* SUPPLIED PASSAGE:
==============================

The earliest farmhouses in the Rockleigh Historic District are typically Dutch, particularly the 18th century structures. These 1-1/2 story gambrel roofed red sandstone dwellings are indigenous to the Hudson Valley and Northeast New Jersey region. Rockleigh has four good examples of this 18th century-early 19th century Dutch style of architecture. While all but the John A. Haring House (5 Piermont Road) have been significantly altered, they still present a visual exterior impression of the Dutch style and have various original 18th century details and hardware as well as later Federal and Greek Revival elements indicating continuous usage and development of the houses.
Perhaps the most significant structure in the Rockleigh Historic District, however, is the small Dutch form barn which was built in 1806. It is of the traditional three-bay Dutch barn plan with wagon doors on both gable ends which open up to a wooden threshing floor flanked by storage and animal aisles originally entered from the outside by doors at the corner of the gable end. The flooring is wood. The barn is 36 x 40 feet and framed in four bents. The only unusual feature of this Dutch barn is the height of the eaves (12' 10"). Generally, the eaves are barely the height of a man. As only a few of these barns still exist in New Jersey, particularly in this condition, the immediate association of this barn with the nearby John A. Haring House (1805) makes this farm an unparalleled document of a Dutch farm complex.

==============================

* RECORDS:
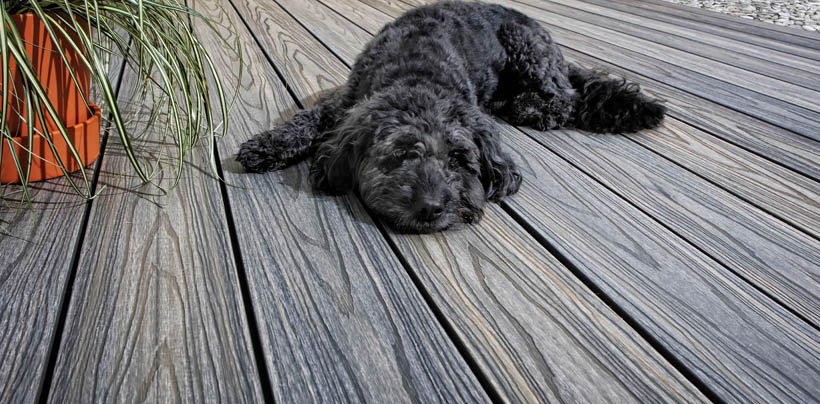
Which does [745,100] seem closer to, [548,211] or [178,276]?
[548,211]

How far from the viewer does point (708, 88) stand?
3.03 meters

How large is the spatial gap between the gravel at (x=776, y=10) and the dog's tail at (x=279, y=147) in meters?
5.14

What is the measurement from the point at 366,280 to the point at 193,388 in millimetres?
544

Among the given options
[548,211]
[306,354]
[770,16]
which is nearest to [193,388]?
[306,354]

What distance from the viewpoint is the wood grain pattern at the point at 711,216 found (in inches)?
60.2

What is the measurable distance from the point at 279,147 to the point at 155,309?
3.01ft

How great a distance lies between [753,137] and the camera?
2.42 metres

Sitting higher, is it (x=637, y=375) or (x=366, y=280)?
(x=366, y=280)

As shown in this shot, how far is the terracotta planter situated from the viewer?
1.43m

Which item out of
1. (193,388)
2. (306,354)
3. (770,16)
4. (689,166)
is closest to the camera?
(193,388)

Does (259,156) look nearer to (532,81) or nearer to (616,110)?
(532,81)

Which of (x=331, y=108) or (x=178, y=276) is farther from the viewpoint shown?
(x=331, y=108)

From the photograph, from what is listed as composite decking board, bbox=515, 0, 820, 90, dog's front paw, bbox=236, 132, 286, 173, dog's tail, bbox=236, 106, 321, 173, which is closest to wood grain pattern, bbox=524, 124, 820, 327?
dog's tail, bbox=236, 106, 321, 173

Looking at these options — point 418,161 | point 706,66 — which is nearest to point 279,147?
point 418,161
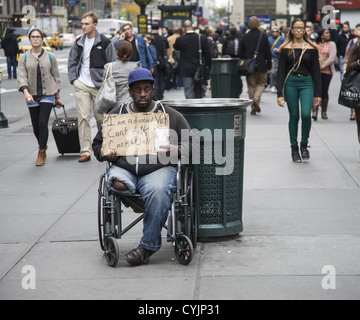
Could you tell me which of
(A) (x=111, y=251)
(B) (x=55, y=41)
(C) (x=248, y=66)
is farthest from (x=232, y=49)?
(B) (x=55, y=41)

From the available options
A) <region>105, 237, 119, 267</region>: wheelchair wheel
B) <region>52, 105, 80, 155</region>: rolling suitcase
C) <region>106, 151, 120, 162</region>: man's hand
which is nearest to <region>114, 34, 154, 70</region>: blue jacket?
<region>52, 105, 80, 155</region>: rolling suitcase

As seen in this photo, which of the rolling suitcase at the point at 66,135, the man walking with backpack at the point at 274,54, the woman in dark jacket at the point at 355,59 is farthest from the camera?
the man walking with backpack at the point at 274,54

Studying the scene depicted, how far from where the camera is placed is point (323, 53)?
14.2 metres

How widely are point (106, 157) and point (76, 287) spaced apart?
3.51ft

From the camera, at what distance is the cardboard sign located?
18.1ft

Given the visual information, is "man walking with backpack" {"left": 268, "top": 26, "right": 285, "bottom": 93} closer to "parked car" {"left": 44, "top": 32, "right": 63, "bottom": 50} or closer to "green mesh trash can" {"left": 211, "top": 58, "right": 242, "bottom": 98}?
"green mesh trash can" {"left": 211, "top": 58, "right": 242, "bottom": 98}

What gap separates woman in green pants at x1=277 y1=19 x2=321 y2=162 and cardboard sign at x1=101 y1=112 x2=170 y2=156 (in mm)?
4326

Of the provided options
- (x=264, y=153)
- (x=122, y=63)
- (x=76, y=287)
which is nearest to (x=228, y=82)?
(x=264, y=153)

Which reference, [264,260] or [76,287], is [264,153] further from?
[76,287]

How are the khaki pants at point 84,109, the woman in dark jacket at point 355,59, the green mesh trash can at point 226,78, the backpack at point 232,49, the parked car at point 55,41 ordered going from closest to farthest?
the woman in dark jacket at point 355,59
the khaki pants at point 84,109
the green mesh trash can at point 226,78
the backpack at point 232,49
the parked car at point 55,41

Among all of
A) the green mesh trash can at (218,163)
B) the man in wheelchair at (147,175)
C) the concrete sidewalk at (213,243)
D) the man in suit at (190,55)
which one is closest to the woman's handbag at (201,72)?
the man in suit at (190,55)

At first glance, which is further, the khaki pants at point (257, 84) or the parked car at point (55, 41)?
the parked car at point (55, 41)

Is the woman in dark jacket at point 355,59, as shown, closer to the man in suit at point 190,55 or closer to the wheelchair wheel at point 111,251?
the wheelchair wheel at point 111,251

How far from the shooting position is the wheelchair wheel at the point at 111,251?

==============================

* DIRECTIONS:
a) For the text on Rockleigh's Dutch buildings, state whether each statement agrees with it, answering yes or no and quoting the words that decide it. (i) The Dutch form barn was built in 1806. (ii) The eaves of the barn are barely the height of a man. (iii) The John A. Haring House has been significantly altered.
b) According to the text on Rockleigh's Dutch buildings, how many bents frame the barn?
The data come from a different source than the text.

* OUTPUTS FOR THE TASKS:
a)
(i) Yes: "the small Dutch form barn which was built in 1806."
(ii) No: "The only unusual feature of this Dutch barn is the height of the eaves (12' 10")."
(iii) No: "While all but the John A. Haring House (5 Piermont Road) have been significantly altered."

b) Four.